In the article, Dr. Kteleh cites one of the latest incidents which caught little attention in the media when American warplanes bombed Iranian-backed militias in eastern Syria “in response to those militias’ attacks on U.S. special forces personnel engaged in anti-ISIS operations,” stressing that this shows why “an increasingly prevalent strain of thought in the U.S. foreign policy community is so misguided.”

Since 2011, Dr. Kteleh argues, “Assad has engaged in brutal and unrelenting attacks against his own people,” using chemical weapons, imprisoning and torturing innocent people on a massive scale, and deliberately targeting civilians” turning Syria into a hub for one of the world’s Captagon, an addictive amphetamine.
Assad is the linchpin for most of America’s geopolitical enemies, including Iran, Russia, Hezbollah, and others
Dr.
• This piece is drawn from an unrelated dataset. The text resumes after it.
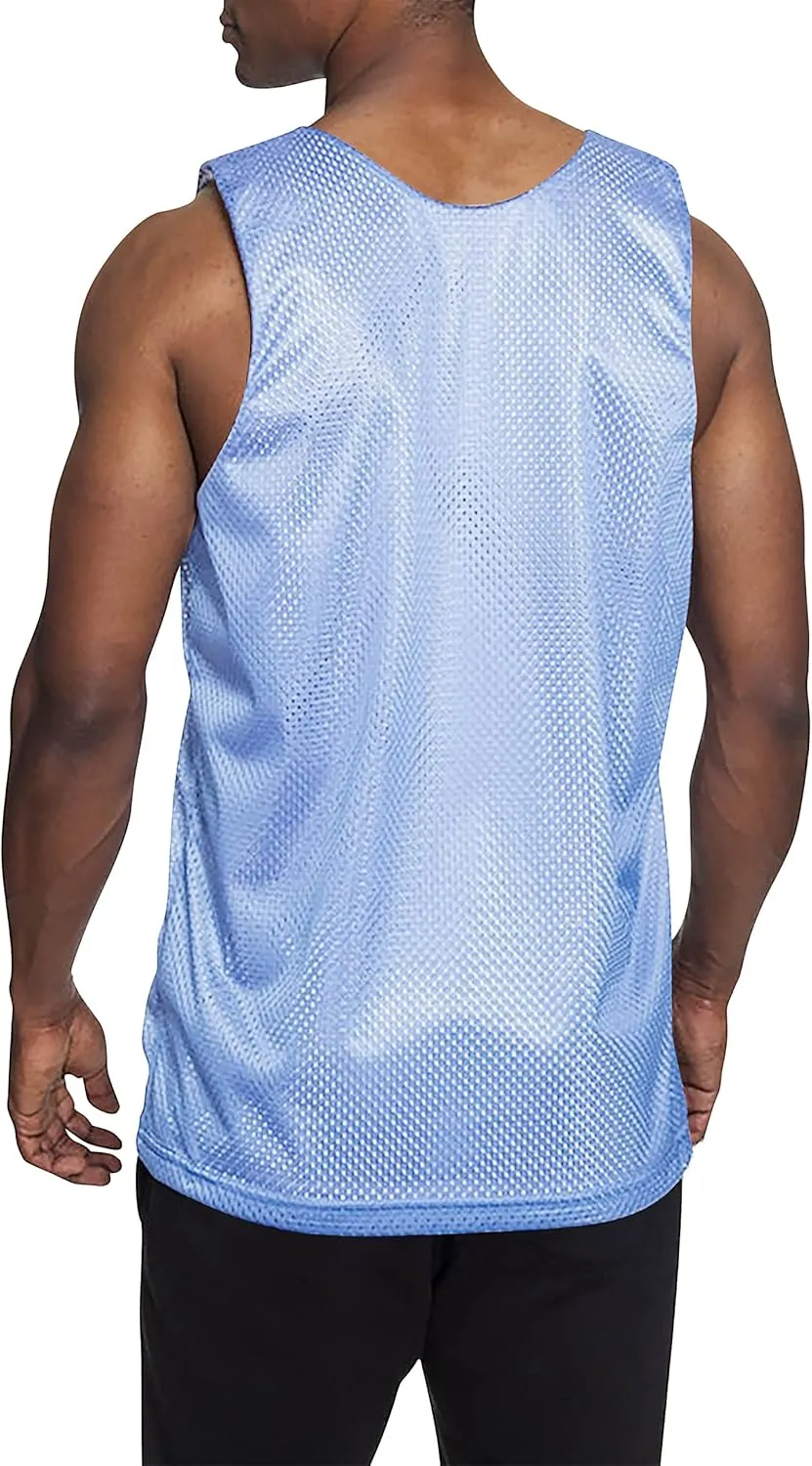 Mens Reversible Basketball Jersey Premium Moisture Wicking Mesh Tank Top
Tarek Kteleh
It is true that some in Washington are “fed up” with America’s ongoing involvement in the Syrian file and that they feel that the Syrian dictator “has mostly defeated the various rebel factions, so it makes sense to patch things up with Assad, remove sanctions on his regime, and wash our hands of the entire ordeal.” The writer counterargues these claims by emphasizing that they are “understandable—but dangerous” as “Assad is the linchpin for most of America’s geopolitical enemies, including Iran, Russia, Hezbollah, and others,” emphasising that “cozying up to him and enabling his regime to reassert its reign of terror over the whole of Syria would empower and further unite America’s enemies.”
Dr. Kteleh names some of the adversaries to the U.S. that have strong ties to Assad, including Russia and Iran which has lent military support to Assad since the very beginning of his war on the Syrian people and it has helped recruit militias from Iraq, Lebanon, Pakistan, and Afghanistan to fight for him. Dr. Kteleh sheds light also on the Assad regime’s close and “mutually beneficial partnership with Hezbollah” which has sent thousands of fighters to assist Assad, and the dictator “has returned the favor by funneling Iranian weapons to the group.”
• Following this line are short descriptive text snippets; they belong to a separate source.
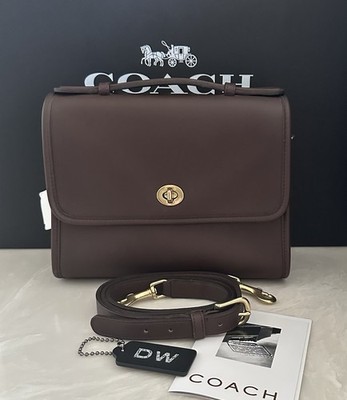 NWT COACH VINTAGE MAHOGANY BROWN LEATHER COURT SATCHEL CROSSBODY
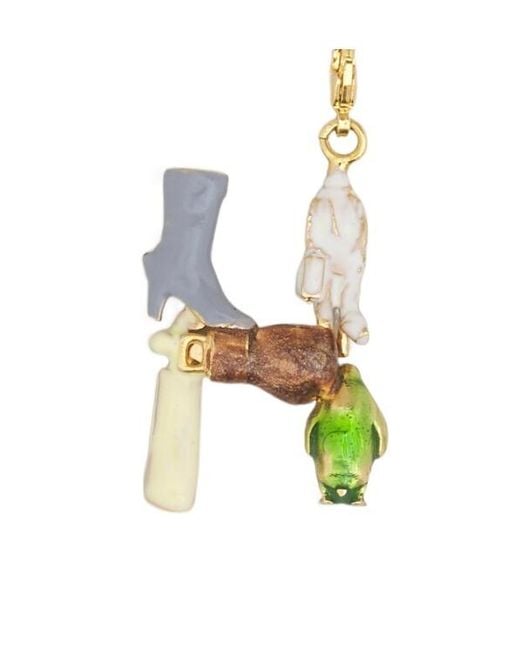 Marni White Alphabet H Charm Pendant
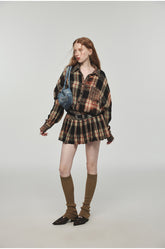 Tie-dye Plaid Shirt & Mini Skirt Set - CHINASQUAD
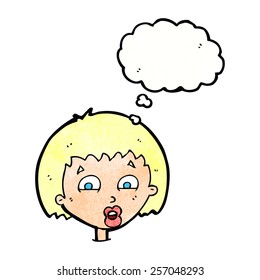 cartoon shocked expression  with thought bubble
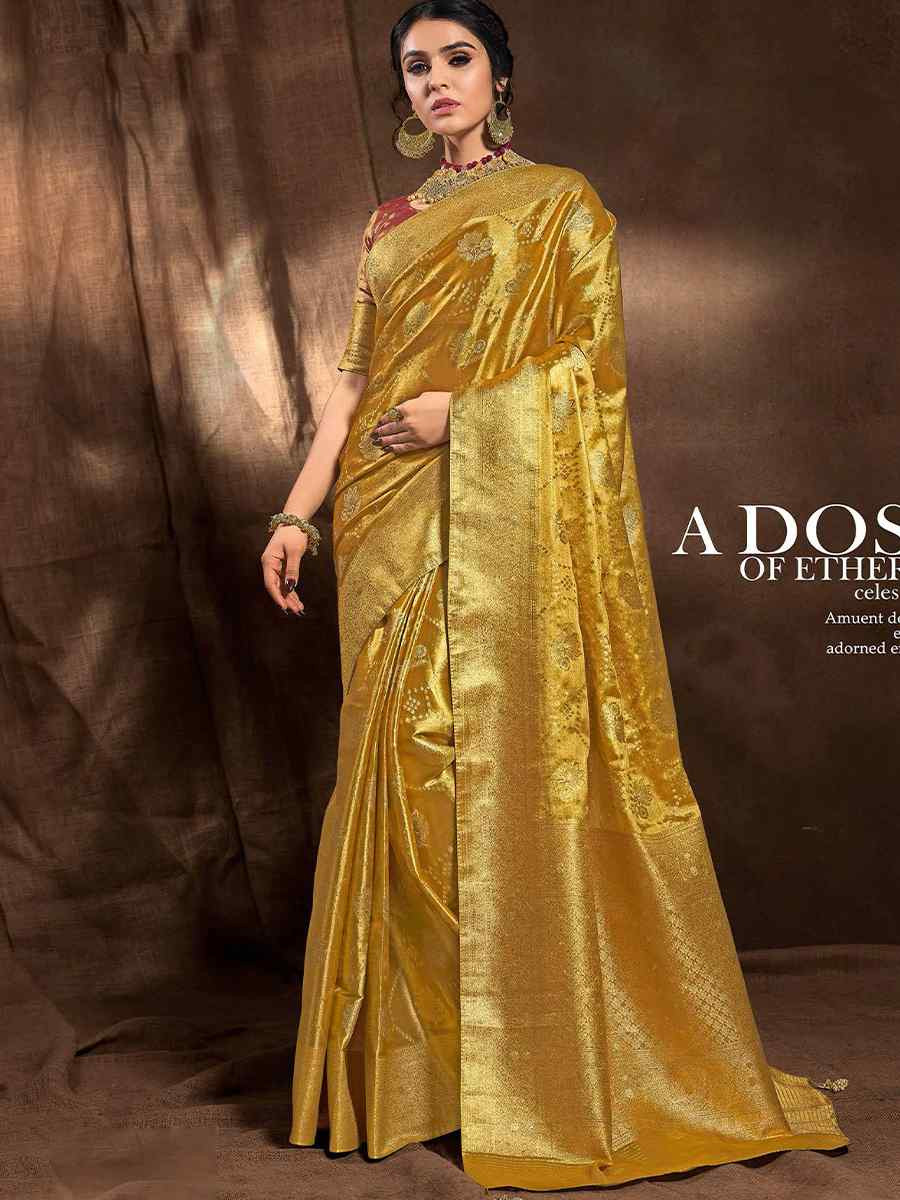 Gold Silk Handwoven Festival Wedding Heavy Border Saree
Assad is a dictator, a war criminal, and a murderer
Dr. Tarek Kteleh
Dr. Kteleh makes it crystal clear that the acts of the Assad regime against the American national interests are not limited to the past 10 years. He goes back two decades ago to the time of the US occupation of Iraq when the Assad government “recruited and sent jihadist fighters into Iraq to attack Americans and pro-American Iraqis—a deed for which Assad has American blood on his hands.” Had the U.S. acted and punished Assad for his war crimes, Dr Kteleh says, it could have “sent a message strong enough to deter Russian president Vladimir Putin’s invasion of Ukraine.”
Dr. Kteleh sums up his arguments by emphasizing that “Assad is a dictator, a war criminal, and a murderer,” stressing that he also “happens to pose a very real threat to the most basic U.S. security interests,” and Assad “helped bring together some of America’s most dangerous geopolitical foes, undermining American interests in the Middle East and around the world.”